▸ The input

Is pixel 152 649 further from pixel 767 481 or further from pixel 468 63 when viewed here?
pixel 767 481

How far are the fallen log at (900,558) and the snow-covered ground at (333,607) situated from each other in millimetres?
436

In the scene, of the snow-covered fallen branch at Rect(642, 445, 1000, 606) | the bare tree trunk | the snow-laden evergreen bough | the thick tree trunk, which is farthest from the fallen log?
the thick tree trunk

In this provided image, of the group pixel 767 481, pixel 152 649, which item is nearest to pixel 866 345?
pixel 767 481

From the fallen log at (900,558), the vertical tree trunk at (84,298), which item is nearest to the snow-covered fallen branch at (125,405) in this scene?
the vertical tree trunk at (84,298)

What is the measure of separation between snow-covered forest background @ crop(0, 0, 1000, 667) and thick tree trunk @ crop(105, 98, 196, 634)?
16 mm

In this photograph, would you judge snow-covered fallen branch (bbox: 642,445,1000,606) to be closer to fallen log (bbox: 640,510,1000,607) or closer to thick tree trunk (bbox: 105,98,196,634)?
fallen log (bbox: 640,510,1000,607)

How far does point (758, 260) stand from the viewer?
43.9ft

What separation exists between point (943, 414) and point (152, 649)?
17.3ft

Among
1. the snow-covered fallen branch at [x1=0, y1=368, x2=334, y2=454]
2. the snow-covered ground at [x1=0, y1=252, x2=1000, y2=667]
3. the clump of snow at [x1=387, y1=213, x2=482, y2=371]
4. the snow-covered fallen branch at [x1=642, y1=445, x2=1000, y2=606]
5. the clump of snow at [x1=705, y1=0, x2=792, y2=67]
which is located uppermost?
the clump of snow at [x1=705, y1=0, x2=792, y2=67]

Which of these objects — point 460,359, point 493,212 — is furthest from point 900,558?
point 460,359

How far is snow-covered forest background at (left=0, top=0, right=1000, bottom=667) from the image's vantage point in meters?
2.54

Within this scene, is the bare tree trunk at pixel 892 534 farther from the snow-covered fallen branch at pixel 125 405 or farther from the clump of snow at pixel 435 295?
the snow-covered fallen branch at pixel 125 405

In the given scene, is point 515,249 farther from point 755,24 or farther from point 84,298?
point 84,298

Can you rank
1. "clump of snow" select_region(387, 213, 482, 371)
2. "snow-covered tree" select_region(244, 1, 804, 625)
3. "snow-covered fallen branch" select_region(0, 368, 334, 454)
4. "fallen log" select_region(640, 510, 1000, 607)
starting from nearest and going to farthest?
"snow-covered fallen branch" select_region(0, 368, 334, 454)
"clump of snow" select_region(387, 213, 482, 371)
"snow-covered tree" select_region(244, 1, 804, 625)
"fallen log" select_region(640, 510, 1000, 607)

▸ Exercise requirements
Render all of the data above as a numbered list, one line per item, with blank lines omitted.

▸ Solution to this problem
1. Is pixel 152 649 further from pixel 767 481 or further from pixel 468 63 when viewed here?
2. pixel 767 481
3. How far are the fallen log at (900,558) and the snow-covered ground at (333,607) situated from each other in millimetres?
4. 436
5. In the scene, of the snow-covered fallen branch at Rect(642, 445, 1000, 606) | the bare tree trunk | the snow-laden evergreen bough | the thick tree trunk, which is farthest from the fallen log?
6. the thick tree trunk
7. In this provided image, of the group pixel 767 481, pixel 152 649, which item is nearest to pixel 866 345?
8. pixel 767 481
9. From the fallen log at (900,558), the vertical tree trunk at (84,298), which item is nearest to the snow-covered fallen branch at (125,405) in this scene?
10. the vertical tree trunk at (84,298)
11. What is the measure of separation between snow-covered forest background @ crop(0, 0, 1000, 667) and thick tree trunk @ crop(105, 98, 196, 634)?
12. 16 mm
13. In this photograph, would you judge snow-covered fallen branch (bbox: 642,445,1000,606) to be closer to fallen log (bbox: 640,510,1000,607) or closer to thick tree trunk (bbox: 105,98,196,634)?
14. fallen log (bbox: 640,510,1000,607)
15. How far does point (758, 260) stand from the viewer?
16. 43.9ft
17. What separation exists between point (943, 414) and point (152, 649)?
18. 17.3ft
19. Among
20. 1. the snow-covered fallen branch at [x1=0, y1=368, x2=334, y2=454]
21. 2. the snow-covered ground at [x1=0, y1=252, x2=1000, y2=667]
22. 3. the clump of snow at [x1=387, y1=213, x2=482, y2=371]
23. 4. the snow-covered fallen branch at [x1=642, y1=445, x2=1000, y2=606]
24. 5. the clump of snow at [x1=705, y1=0, x2=792, y2=67]
25. which is located uppermost?
26. the clump of snow at [x1=705, y1=0, x2=792, y2=67]
27. Which of these objects — point 460,359, point 493,212 — is furthest from point 900,558?
28. point 460,359
29. How far is snow-covered forest background at (left=0, top=0, right=1000, bottom=667) from the image's vantage point in meters?
30. 2.54
31. Within this scene, is the bare tree trunk at pixel 892 534 farther from the snow-covered fallen branch at pixel 125 405 or farther from the clump of snow at pixel 435 295?
32. the snow-covered fallen branch at pixel 125 405
33. In the given scene, is point 515,249 farther from point 755,24 or farther from point 84,298?
34. point 84,298
35. Can you rank
36. 1. "clump of snow" select_region(387, 213, 482, 371)
37. 2. "snow-covered tree" select_region(244, 1, 804, 625)
38. 3. "snow-covered fallen branch" select_region(0, 368, 334, 454)
39. 4. "fallen log" select_region(640, 510, 1000, 607)
40. starting from nearest and going to farthest?
41. "snow-covered fallen branch" select_region(0, 368, 334, 454)
42. "clump of snow" select_region(387, 213, 482, 371)
43. "snow-covered tree" select_region(244, 1, 804, 625)
44. "fallen log" select_region(640, 510, 1000, 607)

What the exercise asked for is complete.